Updated on April 4, 2023

This Cioppino recipe is undeniably a San Francisco original, made famous in the 1850s by Genoese immigrant Giuseppe Bazzuro at his eponymous restaurant. Derived from the traditional ciuppin—which means “little soup” in the Genoese dialect—the tomato-based seafood stew was originally a purée of cooked vegetables and leftover fish scraps. Over the years, Bay Area chefs transformed it into a more luxurious dish using local delicacies such as Dungeness crab, as in this version from the city’s legendary Tadich Grill.

This recipe originally ran alongside Thomas McNamee’s 2001 article, “Big Soup.”

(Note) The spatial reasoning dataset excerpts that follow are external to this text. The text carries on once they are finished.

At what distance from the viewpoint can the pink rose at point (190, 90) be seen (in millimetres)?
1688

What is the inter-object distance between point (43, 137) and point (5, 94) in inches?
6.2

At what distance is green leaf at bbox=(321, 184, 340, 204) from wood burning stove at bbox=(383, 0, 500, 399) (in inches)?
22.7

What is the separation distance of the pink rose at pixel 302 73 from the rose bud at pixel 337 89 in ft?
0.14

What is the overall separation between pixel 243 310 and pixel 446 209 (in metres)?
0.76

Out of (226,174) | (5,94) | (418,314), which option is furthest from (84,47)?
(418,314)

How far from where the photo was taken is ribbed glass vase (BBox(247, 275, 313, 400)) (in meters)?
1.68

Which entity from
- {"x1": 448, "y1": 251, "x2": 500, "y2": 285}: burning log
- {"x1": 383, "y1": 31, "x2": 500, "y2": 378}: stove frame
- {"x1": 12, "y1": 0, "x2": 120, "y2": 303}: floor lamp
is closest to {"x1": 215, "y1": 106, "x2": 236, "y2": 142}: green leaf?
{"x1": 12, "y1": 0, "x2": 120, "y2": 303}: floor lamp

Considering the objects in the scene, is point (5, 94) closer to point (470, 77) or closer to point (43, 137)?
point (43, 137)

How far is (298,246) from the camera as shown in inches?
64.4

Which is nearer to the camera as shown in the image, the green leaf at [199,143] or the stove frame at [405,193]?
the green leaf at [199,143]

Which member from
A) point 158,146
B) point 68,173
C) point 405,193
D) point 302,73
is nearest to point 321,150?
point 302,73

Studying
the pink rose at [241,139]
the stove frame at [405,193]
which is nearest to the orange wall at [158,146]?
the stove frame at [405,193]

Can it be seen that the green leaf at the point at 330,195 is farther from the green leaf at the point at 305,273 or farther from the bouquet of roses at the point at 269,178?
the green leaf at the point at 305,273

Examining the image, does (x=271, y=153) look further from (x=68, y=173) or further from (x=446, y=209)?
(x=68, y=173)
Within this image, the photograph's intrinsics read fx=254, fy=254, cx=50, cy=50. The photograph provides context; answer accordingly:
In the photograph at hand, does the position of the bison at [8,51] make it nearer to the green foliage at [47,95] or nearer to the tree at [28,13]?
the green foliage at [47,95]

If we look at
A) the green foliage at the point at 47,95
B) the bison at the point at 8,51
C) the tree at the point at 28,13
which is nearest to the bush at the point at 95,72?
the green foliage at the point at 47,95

  • 1 cup extra-virgin olive oil, divided
  • 16 Tbsp. unsalted butter, divided
  • 1 medium yellow onion, finely chopped
  • 2 medium carrots, peeled and finely chopped
  • 1 medium green bell pepper, cored, seeded, and finely chopped
  • 1 celery stalk, finely chopped
  • 1 medium leek, white part only, trimmed, cleaned, and finely chopped
  • ½ small fennel bulb, trimmed and finely chopped
  • Two 28-oz. cans crushed Italian tomatoes
  • 2 Tbsp. tomato paste
  • 4 bay leaves
  • 1 tsp. dried basil
  • 1 tsp. dried oregano
  • 1 tsp. dried thyme
  • 2 pinches cayenne pepper
  • 1–2 cups all-purpose flour
  • 1½ lb. halibut fillets, cut into large pieces
  • 16 sea scallops
  • 16 large raw shrimp, peeled and deveined
  • ½ lb. raw bay shrimp, if available, or smallest shrimp available, peeled
  • 2 garlic cloves, finely chopped
  • 12 oz. crabmeat, preferably Dungeness
  • 2 cups dry white wine
  • 16 Manila clams, scrubbed
  • ½ bunch parsley, chopped
  • Kosher salt and freshly ground black pepper
  • Toasted sourdough bread, for serving (optional)


Step 1

In a large pot set over medium heat, combine ½ cup of the olive oil and half the butter and heat until melted. Add the onion and cook, stirring frequently, until just starting to soften, about 2 minutes. Add the carrots, bell pepper, celery, leek, and fennel and cook, stirring frequently, until the onions are translucent, about 5 minutes. Add the crushed tomatoes, tomato paste, 4 cups water, bay leaves, basil, oregano, thyme, and cayenne, and season to taste with salt and black pepper. Bring the liquid to a boil, then turn down the heat to low, and cook at a gentle simmer, stirring occasionally, for 2 hours.

Step 2

Into a large shallow bowl, pour the flour. Working in batches, dredge the halibut, scallops, and shrimp in the flour, shaking off any excess. Set the seafood aside.

Step 3

In a large skillet set over high heat, heat the remaining olive oil and butter until melted. Add the garlic and cook, stirring frequently, until fragrant, 1–2 minutes. Working in batches, fry the floured seafood, turning frequently, until each piece is golden brown, 1–2 minutes. Use a slotted spoon to transfer the seafood to the pot with the soup. Add the crabmeat, cover, and continue cooking at a gentle simmer for 10–15 minutes.

Step 4

Return the now-empty skillet to high heat. Add the wine, scraping any browned bits stuck to the bottom of the pan. Add the clams, cover, and cook until their shells open, about 5 minutes. (Discard any clams that don’t open.) Stir the clams and their resulting broth into the soup, and season with salt and black pepper to taste. Ladle the cioppino into large bowls, garnish with parsley, and serve with toasted sourdough bread, if you like.